Count the lines in the rows below that contain the string "instances", treating uppercase and lowercase as different. Give only the number.
--- START OF Extracted entries ---
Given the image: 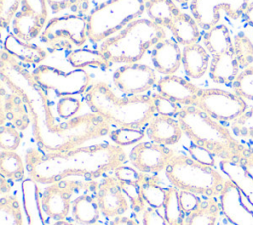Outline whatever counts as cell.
Wrapping results in <instances>:
<instances>
[{
    "label": "cell",
    "instance_id": "cell-1",
    "mask_svg": "<svg viewBox=\"0 0 253 225\" xmlns=\"http://www.w3.org/2000/svg\"><path fill=\"white\" fill-rule=\"evenodd\" d=\"M0 73L2 83L25 102L32 124V133L39 148L59 152L81 146L87 141L110 133L111 124L91 112L64 120L56 116L48 92L33 78L23 63L2 50Z\"/></svg>",
    "mask_w": 253,
    "mask_h": 225
},
{
    "label": "cell",
    "instance_id": "cell-2",
    "mask_svg": "<svg viewBox=\"0 0 253 225\" xmlns=\"http://www.w3.org/2000/svg\"><path fill=\"white\" fill-rule=\"evenodd\" d=\"M126 161V151L114 143L79 146L59 152L31 148L25 155L29 177L38 184L44 185L70 177L95 180L125 165Z\"/></svg>",
    "mask_w": 253,
    "mask_h": 225
},
{
    "label": "cell",
    "instance_id": "cell-3",
    "mask_svg": "<svg viewBox=\"0 0 253 225\" xmlns=\"http://www.w3.org/2000/svg\"><path fill=\"white\" fill-rule=\"evenodd\" d=\"M177 119L184 134L215 158L253 168V147L241 143L231 130L199 108L183 107Z\"/></svg>",
    "mask_w": 253,
    "mask_h": 225
},
{
    "label": "cell",
    "instance_id": "cell-4",
    "mask_svg": "<svg viewBox=\"0 0 253 225\" xmlns=\"http://www.w3.org/2000/svg\"><path fill=\"white\" fill-rule=\"evenodd\" d=\"M85 101L93 113L118 127L143 129L156 112L151 96L119 97L105 82L93 84Z\"/></svg>",
    "mask_w": 253,
    "mask_h": 225
},
{
    "label": "cell",
    "instance_id": "cell-5",
    "mask_svg": "<svg viewBox=\"0 0 253 225\" xmlns=\"http://www.w3.org/2000/svg\"><path fill=\"white\" fill-rule=\"evenodd\" d=\"M166 29L139 18L101 43L100 50L112 63H136L145 52L165 39Z\"/></svg>",
    "mask_w": 253,
    "mask_h": 225
},
{
    "label": "cell",
    "instance_id": "cell-6",
    "mask_svg": "<svg viewBox=\"0 0 253 225\" xmlns=\"http://www.w3.org/2000/svg\"><path fill=\"white\" fill-rule=\"evenodd\" d=\"M165 176L173 187L207 198L219 195L225 178L213 167L176 154L166 167Z\"/></svg>",
    "mask_w": 253,
    "mask_h": 225
},
{
    "label": "cell",
    "instance_id": "cell-7",
    "mask_svg": "<svg viewBox=\"0 0 253 225\" xmlns=\"http://www.w3.org/2000/svg\"><path fill=\"white\" fill-rule=\"evenodd\" d=\"M144 0H108L95 7L87 17L88 38L103 42L145 12Z\"/></svg>",
    "mask_w": 253,
    "mask_h": 225
},
{
    "label": "cell",
    "instance_id": "cell-8",
    "mask_svg": "<svg viewBox=\"0 0 253 225\" xmlns=\"http://www.w3.org/2000/svg\"><path fill=\"white\" fill-rule=\"evenodd\" d=\"M87 20L79 15H63L47 21L40 40L50 50H72L88 40Z\"/></svg>",
    "mask_w": 253,
    "mask_h": 225
},
{
    "label": "cell",
    "instance_id": "cell-9",
    "mask_svg": "<svg viewBox=\"0 0 253 225\" xmlns=\"http://www.w3.org/2000/svg\"><path fill=\"white\" fill-rule=\"evenodd\" d=\"M31 73L42 89L52 91L60 98L81 95L92 86L91 75L84 69L74 68L65 72L54 66L39 64Z\"/></svg>",
    "mask_w": 253,
    "mask_h": 225
},
{
    "label": "cell",
    "instance_id": "cell-10",
    "mask_svg": "<svg viewBox=\"0 0 253 225\" xmlns=\"http://www.w3.org/2000/svg\"><path fill=\"white\" fill-rule=\"evenodd\" d=\"M195 107L219 122H232L246 111L248 105L234 92L208 88L201 89Z\"/></svg>",
    "mask_w": 253,
    "mask_h": 225
},
{
    "label": "cell",
    "instance_id": "cell-11",
    "mask_svg": "<svg viewBox=\"0 0 253 225\" xmlns=\"http://www.w3.org/2000/svg\"><path fill=\"white\" fill-rule=\"evenodd\" d=\"M251 3V0H192L190 10L200 28L207 31L218 25L221 11L236 20L244 17Z\"/></svg>",
    "mask_w": 253,
    "mask_h": 225
},
{
    "label": "cell",
    "instance_id": "cell-12",
    "mask_svg": "<svg viewBox=\"0 0 253 225\" xmlns=\"http://www.w3.org/2000/svg\"><path fill=\"white\" fill-rule=\"evenodd\" d=\"M116 88L126 96L142 95L156 83V73L149 65L127 63L117 68L113 74Z\"/></svg>",
    "mask_w": 253,
    "mask_h": 225
},
{
    "label": "cell",
    "instance_id": "cell-13",
    "mask_svg": "<svg viewBox=\"0 0 253 225\" xmlns=\"http://www.w3.org/2000/svg\"><path fill=\"white\" fill-rule=\"evenodd\" d=\"M175 155L174 150L166 145L145 141L138 142L132 147L129 161L140 173L155 174L165 170Z\"/></svg>",
    "mask_w": 253,
    "mask_h": 225
},
{
    "label": "cell",
    "instance_id": "cell-14",
    "mask_svg": "<svg viewBox=\"0 0 253 225\" xmlns=\"http://www.w3.org/2000/svg\"><path fill=\"white\" fill-rule=\"evenodd\" d=\"M220 210L232 225H253V207L247 201L238 186L225 180L218 195Z\"/></svg>",
    "mask_w": 253,
    "mask_h": 225
},
{
    "label": "cell",
    "instance_id": "cell-15",
    "mask_svg": "<svg viewBox=\"0 0 253 225\" xmlns=\"http://www.w3.org/2000/svg\"><path fill=\"white\" fill-rule=\"evenodd\" d=\"M101 213L115 218L127 211L129 202L115 176L107 175L99 183L95 193Z\"/></svg>",
    "mask_w": 253,
    "mask_h": 225
},
{
    "label": "cell",
    "instance_id": "cell-16",
    "mask_svg": "<svg viewBox=\"0 0 253 225\" xmlns=\"http://www.w3.org/2000/svg\"><path fill=\"white\" fill-rule=\"evenodd\" d=\"M157 93L183 107L195 106L201 88L180 76L165 75L156 83Z\"/></svg>",
    "mask_w": 253,
    "mask_h": 225
},
{
    "label": "cell",
    "instance_id": "cell-17",
    "mask_svg": "<svg viewBox=\"0 0 253 225\" xmlns=\"http://www.w3.org/2000/svg\"><path fill=\"white\" fill-rule=\"evenodd\" d=\"M6 120L19 130H25L31 123L29 111L23 99L2 83L1 125L5 124Z\"/></svg>",
    "mask_w": 253,
    "mask_h": 225
},
{
    "label": "cell",
    "instance_id": "cell-18",
    "mask_svg": "<svg viewBox=\"0 0 253 225\" xmlns=\"http://www.w3.org/2000/svg\"><path fill=\"white\" fill-rule=\"evenodd\" d=\"M43 212L55 221L65 220L71 210L72 197L57 182L47 185L41 197Z\"/></svg>",
    "mask_w": 253,
    "mask_h": 225
},
{
    "label": "cell",
    "instance_id": "cell-19",
    "mask_svg": "<svg viewBox=\"0 0 253 225\" xmlns=\"http://www.w3.org/2000/svg\"><path fill=\"white\" fill-rule=\"evenodd\" d=\"M143 173L137 171L134 167L122 165L114 171V176L126 196L131 208L136 213H140L145 209V201L141 193L140 183Z\"/></svg>",
    "mask_w": 253,
    "mask_h": 225
},
{
    "label": "cell",
    "instance_id": "cell-20",
    "mask_svg": "<svg viewBox=\"0 0 253 225\" xmlns=\"http://www.w3.org/2000/svg\"><path fill=\"white\" fill-rule=\"evenodd\" d=\"M151 61L156 71L164 75L175 74L182 65V51L177 41L163 39L152 47Z\"/></svg>",
    "mask_w": 253,
    "mask_h": 225
},
{
    "label": "cell",
    "instance_id": "cell-21",
    "mask_svg": "<svg viewBox=\"0 0 253 225\" xmlns=\"http://www.w3.org/2000/svg\"><path fill=\"white\" fill-rule=\"evenodd\" d=\"M146 134L151 141L167 146L179 142L184 132L178 119L157 114L148 122Z\"/></svg>",
    "mask_w": 253,
    "mask_h": 225
},
{
    "label": "cell",
    "instance_id": "cell-22",
    "mask_svg": "<svg viewBox=\"0 0 253 225\" xmlns=\"http://www.w3.org/2000/svg\"><path fill=\"white\" fill-rule=\"evenodd\" d=\"M3 50L13 56L15 59L25 64H40L43 61L48 52L43 47L32 43L31 41H25L19 38L14 33H10L6 36Z\"/></svg>",
    "mask_w": 253,
    "mask_h": 225
},
{
    "label": "cell",
    "instance_id": "cell-23",
    "mask_svg": "<svg viewBox=\"0 0 253 225\" xmlns=\"http://www.w3.org/2000/svg\"><path fill=\"white\" fill-rule=\"evenodd\" d=\"M240 72L239 63L232 50L212 55L209 75L216 84H232Z\"/></svg>",
    "mask_w": 253,
    "mask_h": 225
},
{
    "label": "cell",
    "instance_id": "cell-24",
    "mask_svg": "<svg viewBox=\"0 0 253 225\" xmlns=\"http://www.w3.org/2000/svg\"><path fill=\"white\" fill-rule=\"evenodd\" d=\"M38 185L30 177L24 179L22 182V201L28 225H46L42 215L43 210Z\"/></svg>",
    "mask_w": 253,
    "mask_h": 225
},
{
    "label": "cell",
    "instance_id": "cell-25",
    "mask_svg": "<svg viewBox=\"0 0 253 225\" xmlns=\"http://www.w3.org/2000/svg\"><path fill=\"white\" fill-rule=\"evenodd\" d=\"M208 50L199 43L184 46L182 50V65L191 79L202 78L210 67Z\"/></svg>",
    "mask_w": 253,
    "mask_h": 225
},
{
    "label": "cell",
    "instance_id": "cell-26",
    "mask_svg": "<svg viewBox=\"0 0 253 225\" xmlns=\"http://www.w3.org/2000/svg\"><path fill=\"white\" fill-rule=\"evenodd\" d=\"M168 30L171 31L175 40L183 46L198 43L201 38L200 26L195 18L182 11L174 18Z\"/></svg>",
    "mask_w": 253,
    "mask_h": 225
},
{
    "label": "cell",
    "instance_id": "cell-27",
    "mask_svg": "<svg viewBox=\"0 0 253 225\" xmlns=\"http://www.w3.org/2000/svg\"><path fill=\"white\" fill-rule=\"evenodd\" d=\"M92 192L78 194L71 202V215L80 225H94L100 217V207Z\"/></svg>",
    "mask_w": 253,
    "mask_h": 225
},
{
    "label": "cell",
    "instance_id": "cell-28",
    "mask_svg": "<svg viewBox=\"0 0 253 225\" xmlns=\"http://www.w3.org/2000/svg\"><path fill=\"white\" fill-rule=\"evenodd\" d=\"M47 22L39 16L20 10L12 22L13 33L25 41H32L43 31Z\"/></svg>",
    "mask_w": 253,
    "mask_h": 225
},
{
    "label": "cell",
    "instance_id": "cell-29",
    "mask_svg": "<svg viewBox=\"0 0 253 225\" xmlns=\"http://www.w3.org/2000/svg\"><path fill=\"white\" fill-rule=\"evenodd\" d=\"M219 169L227 179L238 186L247 201L253 207V174L249 169L241 164L228 161H220Z\"/></svg>",
    "mask_w": 253,
    "mask_h": 225
},
{
    "label": "cell",
    "instance_id": "cell-30",
    "mask_svg": "<svg viewBox=\"0 0 253 225\" xmlns=\"http://www.w3.org/2000/svg\"><path fill=\"white\" fill-rule=\"evenodd\" d=\"M203 42L205 48L211 55L232 50L233 46L229 29L224 24H218L207 30L203 36Z\"/></svg>",
    "mask_w": 253,
    "mask_h": 225
},
{
    "label": "cell",
    "instance_id": "cell-31",
    "mask_svg": "<svg viewBox=\"0 0 253 225\" xmlns=\"http://www.w3.org/2000/svg\"><path fill=\"white\" fill-rule=\"evenodd\" d=\"M67 61L72 67L79 69L95 67L105 70L113 64L100 49L94 50L88 48H77L71 50L67 55Z\"/></svg>",
    "mask_w": 253,
    "mask_h": 225
},
{
    "label": "cell",
    "instance_id": "cell-32",
    "mask_svg": "<svg viewBox=\"0 0 253 225\" xmlns=\"http://www.w3.org/2000/svg\"><path fill=\"white\" fill-rule=\"evenodd\" d=\"M145 12L151 21L164 29H169L181 10L174 0H152L146 3Z\"/></svg>",
    "mask_w": 253,
    "mask_h": 225
},
{
    "label": "cell",
    "instance_id": "cell-33",
    "mask_svg": "<svg viewBox=\"0 0 253 225\" xmlns=\"http://www.w3.org/2000/svg\"><path fill=\"white\" fill-rule=\"evenodd\" d=\"M220 212L219 201L215 197L207 198L196 210L186 215L185 225H216Z\"/></svg>",
    "mask_w": 253,
    "mask_h": 225
},
{
    "label": "cell",
    "instance_id": "cell-34",
    "mask_svg": "<svg viewBox=\"0 0 253 225\" xmlns=\"http://www.w3.org/2000/svg\"><path fill=\"white\" fill-rule=\"evenodd\" d=\"M163 216L168 225H185L186 213L180 202L179 189L175 187L165 188Z\"/></svg>",
    "mask_w": 253,
    "mask_h": 225
},
{
    "label": "cell",
    "instance_id": "cell-35",
    "mask_svg": "<svg viewBox=\"0 0 253 225\" xmlns=\"http://www.w3.org/2000/svg\"><path fill=\"white\" fill-rule=\"evenodd\" d=\"M140 188L143 199L148 206L156 209L162 208L165 197V188L160 186L159 178L156 175L143 173Z\"/></svg>",
    "mask_w": 253,
    "mask_h": 225
},
{
    "label": "cell",
    "instance_id": "cell-36",
    "mask_svg": "<svg viewBox=\"0 0 253 225\" xmlns=\"http://www.w3.org/2000/svg\"><path fill=\"white\" fill-rule=\"evenodd\" d=\"M22 157L15 151H1L0 155V172L1 175L10 181L24 180L25 171Z\"/></svg>",
    "mask_w": 253,
    "mask_h": 225
},
{
    "label": "cell",
    "instance_id": "cell-37",
    "mask_svg": "<svg viewBox=\"0 0 253 225\" xmlns=\"http://www.w3.org/2000/svg\"><path fill=\"white\" fill-rule=\"evenodd\" d=\"M0 225H24L23 212L18 197L2 195L0 199Z\"/></svg>",
    "mask_w": 253,
    "mask_h": 225
},
{
    "label": "cell",
    "instance_id": "cell-38",
    "mask_svg": "<svg viewBox=\"0 0 253 225\" xmlns=\"http://www.w3.org/2000/svg\"><path fill=\"white\" fill-rule=\"evenodd\" d=\"M232 51L240 68H245L253 63V42L249 37L240 32L233 38Z\"/></svg>",
    "mask_w": 253,
    "mask_h": 225
},
{
    "label": "cell",
    "instance_id": "cell-39",
    "mask_svg": "<svg viewBox=\"0 0 253 225\" xmlns=\"http://www.w3.org/2000/svg\"><path fill=\"white\" fill-rule=\"evenodd\" d=\"M232 90L244 101H253V65L239 72L232 83Z\"/></svg>",
    "mask_w": 253,
    "mask_h": 225
},
{
    "label": "cell",
    "instance_id": "cell-40",
    "mask_svg": "<svg viewBox=\"0 0 253 225\" xmlns=\"http://www.w3.org/2000/svg\"><path fill=\"white\" fill-rule=\"evenodd\" d=\"M110 139L114 144L119 146H128L132 144H137L143 139L145 132L143 129L139 128H129V127H118L113 129L108 134Z\"/></svg>",
    "mask_w": 253,
    "mask_h": 225
},
{
    "label": "cell",
    "instance_id": "cell-41",
    "mask_svg": "<svg viewBox=\"0 0 253 225\" xmlns=\"http://www.w3.org/2000/svg\"><path fill=\"white\" fill-rule=\"evenodd\" d=\"M231 131L237 137L253 139V105L231 122Z\"/></svg>",
    "mask_w": 253,
    "mask_h": 225
},
{
    "label": "cell",
    "instance_id": "cell-42",
    "mask_svg": "<svg viewBox=\"0 0 253 225\" xmlns=\"http://www.w3.org/2000/svg\"><path fill=\"white\" fill-rule=\"evenodd\" d=\"M81 107V101L76 99L74 96L61 97L56 104V113L60 118L68 120L77 116Z\"/></svg>",
    "mask_w": 253,
    "mask_h": 225
},
{
    "label": "cell",
    "instance_id": "cell-43",
    "mask_svg": "<svg viewBox=\"0 0 253 225\" xmlns=\"http://www.w3.org/2000/svg\"><path fill=\"white\" fill-rule=\"evenodd\" d=\"M19 129L12 124H3L0 128V147L4 151H16L21 143Z\"/></svg>",
    "mask_w": 253,
    "mask_h": 225
},
{
    "label": "cell",
    "instance_id": "cell-44",
    "mask_svg": "<svg viewBox=\"0 0 253 225\" xmlns=\"http://www.w3.org/2000/svg\"><path fill=\"white\" fill-rule=\"evenodd\" d=\"M155 107V112L157 114L165 115V116H171V117H177L179 112L182 110V106L177 104L176 102L160 95V94H153L151 95Z\"/></svg>",
    "mask_w": 253,
    "mask_h": 225
},
{
    "label": "cell",
    "instance_id": "cell-45",
    "mask_svg": "<svg viewBox=\"0 0 253 225\" xmlns=\"http://www.w3.org/2000/svg\"><path fill=\"white\" fill-rule=\"evenodd\" d=\"M22 0H0V23L2 29L9 28L20 11Z\"/></svg>",
    "mask_w": 253,
    "mask_h": 225
},
{
    "label": "cell",
    "instance_id": "cell-46",
    "mask_svg": "<svg viewBox=\"0 0 253 225\" xmlns=\"http://www.w3.org/2000/svg\"><path fill=\"white\" fill-rule=\"evenodd\" d=\"M22 11L35 14L47 22V1L46 0H22Z\"/></svg>",
    "mask_w": 253,
    "mask_h": 225
},
{
    "label": "cell",
    "instance_id": "cell-47",
    "mask_svg": "<svg viewBox=\"0 0 253 225\" xmlns=\"http://www.w3.org/2000/svg\"><path fill=\"white\" fill-rule=\"evenodd\" d=\"M188 153L190 157H192L194 160L201 162L203 164H207L214 167L215 157L211 153H210L207 149L192 142L188 147Z\"/></svg>",
    "mask_w": 253,
    "mask_h": 225
},
{
    "label": "cell",
    "instance_id": "cell-48",
    "mask_svg": "<svg viewBox=\"0 0 253 225\" xmlns=\"http://www.w3.org/2000/svg\"><path fill=\"white\" fill-rule=\"evenodd\" d=\"M179 197L186 215L196 210L202 202V199L199 197V195L185 190H179Z\"/></svg>",
    "mask_w": 253,
    "mask_h": 225
},
{
    "label": "cell",
    "instance_id": "cell-49",
    "mask_svg": "<svg viewBox=\"0 0 253 225\" xmlns=\"http://www.w3.org/2000/svg\"><path fill=\"white\" fill-rule=\"evenodd\" d=\"M143 225H168L164 216L159 212V209L148 206L142 211Z\"/></svg>",
    "mask_w": 253,
    "mask_h": 225
},
{
    "label": "cell",
    "instance_id": "cell-50",
    "mask_svg": "<svg viewBox=\"0 0 253 225\" xmlns=\"http://www.w3.org/2000/svg\"><path fill=\"white\" fill-rule=\"evenodd\" d=\"M48 7L51 9L53 14H57L61 11L71 9L75 7L79 0H46Z\"/></svg>",
    "mask_w": 253,
    "mask_h": 225
},
{
    "label": "cell",
    "instance_id": "cell-51",
    "mask_svg": "<svg viewBox=\"0 0 253 225\" xmlns=\"http://www.w3.org/2000/svg\"><path fill=\"white\" fill-rule=\"evenodd\" d=\"M109 225H139L133 218L120 215L115 218H113Z\"/></svg>",
    "mask_w": 253,
    "mask_h": 225
},
{
    "label": "cell",
    "instance_id": "cell-52",
    "mask_svg": "<svg viewBox=\"0 0 253 225\" xmlns=\"http://www.w3.org/2000/svg\"><path fill=\"white\" fill-rule=\"evenodd\" d=\"M12 188V183L10 180L5 178L4 176L1 175V181H0V190L2 195L9 194Z\"/></svg>",
    "mask_w": 253,
    "mask_h": 225
},
{
    "label": "cell",
    "instance_id": "cell-53",
    "mask_svg": "<svg viewBox=\"0 0 253 225\" xmlns=\"http://www.w3.org/2000/svg\"><path fill=\"white\" fill-rule=\"evenodd\" d=\"M245 22L250 26L253 27V2L250 4L249 8L247 9L245 15H244Z\"/></svg>",
    "mask_w": 253,
    "mask_h": 225
},
{
    "label": "cell",
    "instance_id": "cell-54",
    "mask_svg": "<svg viewBox=\"0 0 253 225\" xmlns=\"http://www.w3.org/2000/svg\"><path fill=\"white\" fill-rule=\"evenodd\" d=\"M53 225H75V224H73L67 220H59V221H55L53 223Z\"/></svg>",
    "mask_w": 253,
    "mask_h": 225
},
{
    "label": "cell",
    "instance_id": "cell-55",
    "mask_svg": "<svg viewBox=\"0 0 253 225\" xmlns=\"http://www.w3.org/2000/svg\"><path fill=\"white\" fill-rule=\"evenodd\" d=\"M176 3H179V4H186L188 2H191L192 0H174Z\"/></svg>",
    "mask_w": 253,
    "mask_h": 225
},
{
    "label": "cell",
    "instance_id": "cell-56",
    "mask_svg": "<svg viewBox=\"0 0 253 225\" xmlns=\"http://www.w3.org/2000/svg\"><path fill=\"white\" fill-rule=\"evenodd\" d=\"M145 1V3H147V2H149V1H152V0H144Z\"/></svg>",
    "mask_w": 253,
    "mask_h": 225
},
{
    "label": "cell",
    "instance_id": "cell-57",
    "mask_svg": "<svg viewBox=\"0 0 253 225\" xmlns=\"http://www.w3.org/2000/svg\"><path fill=\"white\" fill-rule=\"evenodd\" d=\"M94 225H101V224H97V223H96V224H94Z\"/></svg>",
    "mask_w": 253,
    "mask_h": 225
}]
</instances>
--- END OF Extracted entries ---
Complete answer: 3